TEXT SECTION.
□ □ □ □ □ □ □

The FINANCIAL — Scientists at the University of Liverpool have bee awarded a £4 million Horizon 2020 grant as part of a European consortium investigating eye cancer.
Uveal melanoma (UM) is a cancer that arises from the pigment cells (melanocytes) in the eye. Currently there is no effective treatment for metastatic uveal melanoma, which occurs in about half of the patients with this cancer, according to University of Liverpool.
Horizon 2020 is the biggest EU Research and Innovation programme with nearly €80 billion of funding available over seven years. It promises more breakthroughs, discoveries and world-firsts by taking great ideas from the lab to the market.
Co-investigator of the consortium, UM Cure 2020, Professor Sarah Coupland, is the lead of the Liverpool Ocular Oncology Research Group (LOORG); Consultant Histopathologist; and the George Holt Chair of Pathology at the University. She is also the Director of the Liverpool Tissue Bank and Director of the University’s North West Cancer Research Centre.

□ □ □ □ □ □ □

Stored items from a collection:
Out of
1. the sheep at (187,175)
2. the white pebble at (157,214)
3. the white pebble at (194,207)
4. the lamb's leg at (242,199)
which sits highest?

□ □ □ □ □ □ □

TASKS TO COMPLETE.
1 – From the eye cancer grant article, list every role or position held by Professor Sarah Coupland.
2 – According to the eye cancer grant article, about how much funding does Horizon 2020 have available, and over what period?
3 – Extend the eye cancer grant article past its final sentence.

ANSWERS PROVIDED.
1 –
- Co-investigator of the UM Cure 2020 consortium
- Lead of the Liverpool Ocular Oncology Research Group (LOORG)
- Consultant Histopathologist
- George Holt Chair of Pathology at the University
- Director of the Liverpool Tissue Bank
- Director of the University's North West Cancer Research Centre

2 – Nearly €80 billion over seven years.

3 –
Professor Coupland, said: “The overall goal of the project is to identify and validate novel therapeutic approaches for the treatment of metastatic UM at the preclinical level, leading up to the initiation of UM-dedicated clinical trials.”
The consortium brings together the major experts of UM in both patient care and basic translational clinical research, and in particular several European Centres of Excellence in clinical Ocular Oncology, as well as the patient organisation Melanoma Patient Network Europe and two biotech companies.